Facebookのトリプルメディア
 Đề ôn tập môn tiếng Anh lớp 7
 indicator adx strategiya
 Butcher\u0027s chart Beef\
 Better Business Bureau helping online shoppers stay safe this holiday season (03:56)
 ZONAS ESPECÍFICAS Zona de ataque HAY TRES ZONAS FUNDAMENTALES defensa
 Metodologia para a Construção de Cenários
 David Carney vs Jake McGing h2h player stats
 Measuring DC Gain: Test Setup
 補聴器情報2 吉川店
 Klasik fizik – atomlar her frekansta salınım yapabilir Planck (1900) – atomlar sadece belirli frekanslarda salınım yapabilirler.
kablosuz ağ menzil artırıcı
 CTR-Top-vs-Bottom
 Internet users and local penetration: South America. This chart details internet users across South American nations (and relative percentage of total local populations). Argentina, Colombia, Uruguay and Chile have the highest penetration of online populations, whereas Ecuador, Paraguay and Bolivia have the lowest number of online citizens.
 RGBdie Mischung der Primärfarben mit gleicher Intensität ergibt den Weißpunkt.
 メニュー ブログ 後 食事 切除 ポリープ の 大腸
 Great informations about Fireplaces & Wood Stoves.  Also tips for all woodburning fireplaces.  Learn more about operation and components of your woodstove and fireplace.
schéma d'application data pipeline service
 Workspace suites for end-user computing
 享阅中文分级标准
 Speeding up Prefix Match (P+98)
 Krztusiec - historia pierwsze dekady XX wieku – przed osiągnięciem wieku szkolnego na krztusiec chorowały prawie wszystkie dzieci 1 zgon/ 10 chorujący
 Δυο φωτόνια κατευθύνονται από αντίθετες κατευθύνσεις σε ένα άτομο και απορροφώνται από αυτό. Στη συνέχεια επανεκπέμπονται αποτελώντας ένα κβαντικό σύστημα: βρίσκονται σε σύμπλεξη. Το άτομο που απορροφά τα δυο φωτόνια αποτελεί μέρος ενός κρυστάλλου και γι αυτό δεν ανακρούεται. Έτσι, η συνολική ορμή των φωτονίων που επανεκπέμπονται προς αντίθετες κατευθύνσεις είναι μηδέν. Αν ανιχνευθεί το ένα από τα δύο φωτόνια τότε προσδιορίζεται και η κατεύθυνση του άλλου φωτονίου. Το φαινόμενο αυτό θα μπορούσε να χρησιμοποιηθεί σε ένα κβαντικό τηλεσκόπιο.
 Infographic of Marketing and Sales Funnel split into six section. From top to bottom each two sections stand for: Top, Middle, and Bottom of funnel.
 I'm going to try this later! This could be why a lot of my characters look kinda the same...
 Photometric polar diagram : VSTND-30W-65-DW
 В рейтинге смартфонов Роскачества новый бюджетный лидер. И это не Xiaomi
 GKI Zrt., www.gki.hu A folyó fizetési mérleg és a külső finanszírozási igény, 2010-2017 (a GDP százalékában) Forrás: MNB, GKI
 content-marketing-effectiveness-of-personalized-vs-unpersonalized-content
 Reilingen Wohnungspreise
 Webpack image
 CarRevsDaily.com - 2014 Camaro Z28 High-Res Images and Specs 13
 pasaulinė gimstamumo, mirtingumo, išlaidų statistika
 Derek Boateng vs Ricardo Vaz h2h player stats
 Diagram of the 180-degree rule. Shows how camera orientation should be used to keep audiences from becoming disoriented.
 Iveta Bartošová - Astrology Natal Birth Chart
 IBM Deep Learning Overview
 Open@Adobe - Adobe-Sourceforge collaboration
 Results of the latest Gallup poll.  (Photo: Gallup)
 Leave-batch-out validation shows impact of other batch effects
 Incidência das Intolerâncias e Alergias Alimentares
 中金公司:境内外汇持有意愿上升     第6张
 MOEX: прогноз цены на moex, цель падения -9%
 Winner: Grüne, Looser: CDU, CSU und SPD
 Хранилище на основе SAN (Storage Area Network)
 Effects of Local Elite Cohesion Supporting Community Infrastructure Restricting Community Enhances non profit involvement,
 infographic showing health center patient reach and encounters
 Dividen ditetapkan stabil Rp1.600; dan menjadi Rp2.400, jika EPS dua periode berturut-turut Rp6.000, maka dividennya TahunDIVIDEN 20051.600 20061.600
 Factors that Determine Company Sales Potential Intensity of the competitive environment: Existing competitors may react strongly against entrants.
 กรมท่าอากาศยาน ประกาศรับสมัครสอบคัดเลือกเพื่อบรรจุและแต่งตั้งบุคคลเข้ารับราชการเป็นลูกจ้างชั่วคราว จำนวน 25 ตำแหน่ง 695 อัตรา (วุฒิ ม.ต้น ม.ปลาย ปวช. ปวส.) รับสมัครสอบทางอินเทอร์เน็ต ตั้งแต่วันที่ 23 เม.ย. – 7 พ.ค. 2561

──────

> _Work item_: Above are the records. Identify each line that contains the word "stats".

> _Solution to this task_:
 David Carney vs Jake McGing h2h player stats
 Derek Boateng vs Ricardo Vaz h2h player stats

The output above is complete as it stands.